[DATASET RECORDS]:
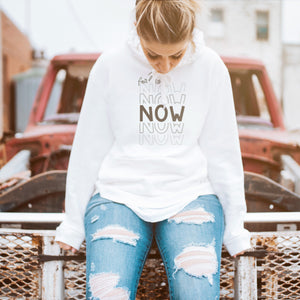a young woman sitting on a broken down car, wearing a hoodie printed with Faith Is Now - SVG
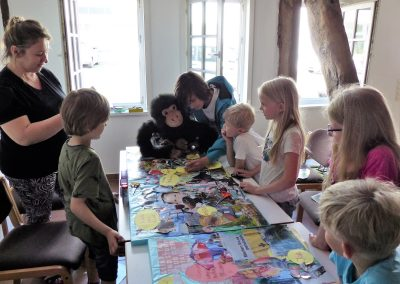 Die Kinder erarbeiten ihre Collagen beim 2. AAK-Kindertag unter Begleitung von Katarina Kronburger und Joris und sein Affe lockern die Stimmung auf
==
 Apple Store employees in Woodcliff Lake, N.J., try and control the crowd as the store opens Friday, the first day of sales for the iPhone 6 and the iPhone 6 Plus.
--
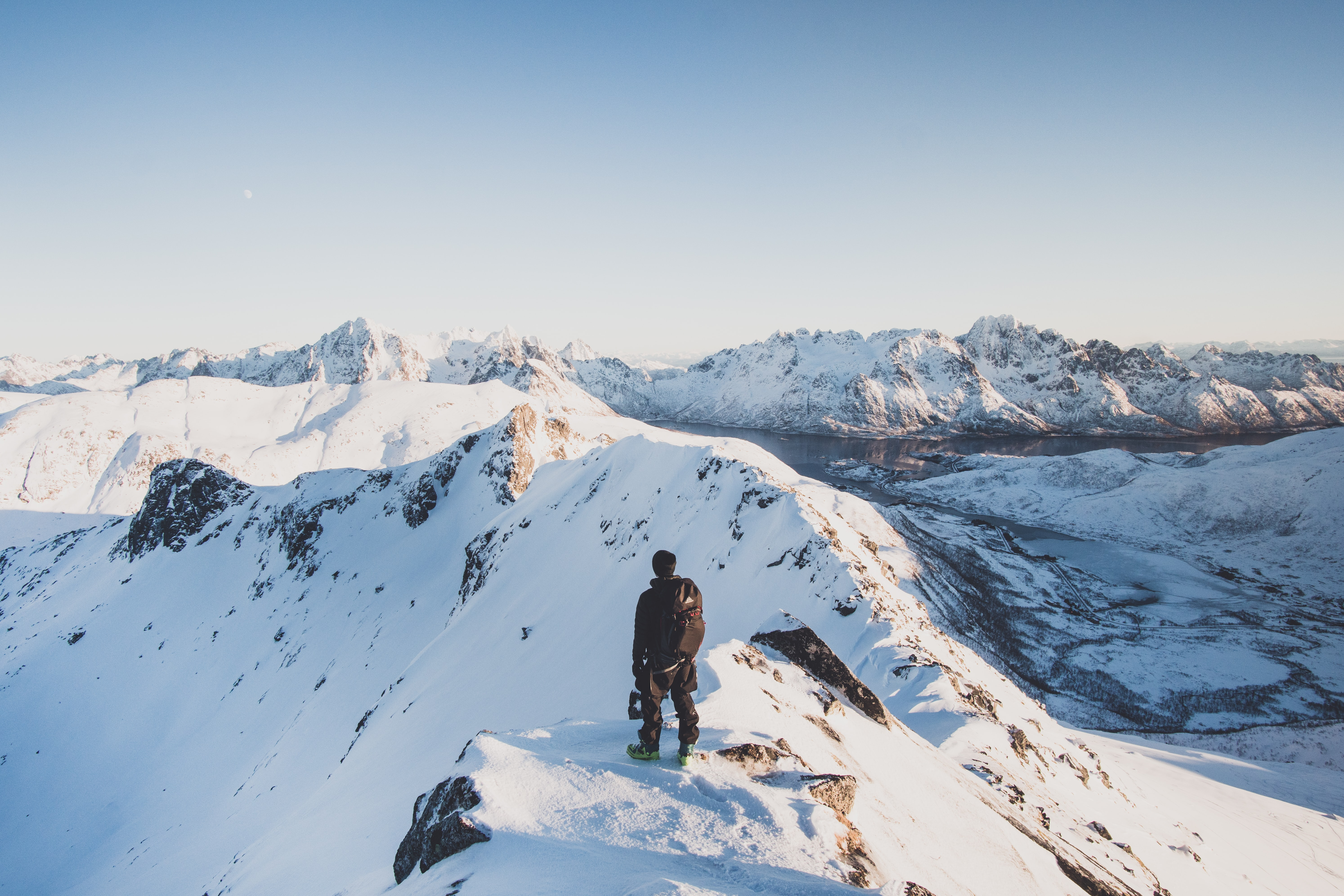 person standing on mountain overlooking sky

[WHAT YOU ARE ASKED TO DO]:
What is needed is an exact copy of only the lines above from the one with "a young woman" to the one with "Die Kinder erarbeiten", both kept, with every picture left out.

[RESULT OF THIS EXERCISE]:
a young woman sitting on a broken down car, wearing a hoodie printed with Faith Is Now - SVG
 Die Kinder erarbeiten ihre Collagen beim 2. AAK-Kindertag unter Begleitung von Katarina Kronburger und Joris und sein Affe lockern die Stimmung auf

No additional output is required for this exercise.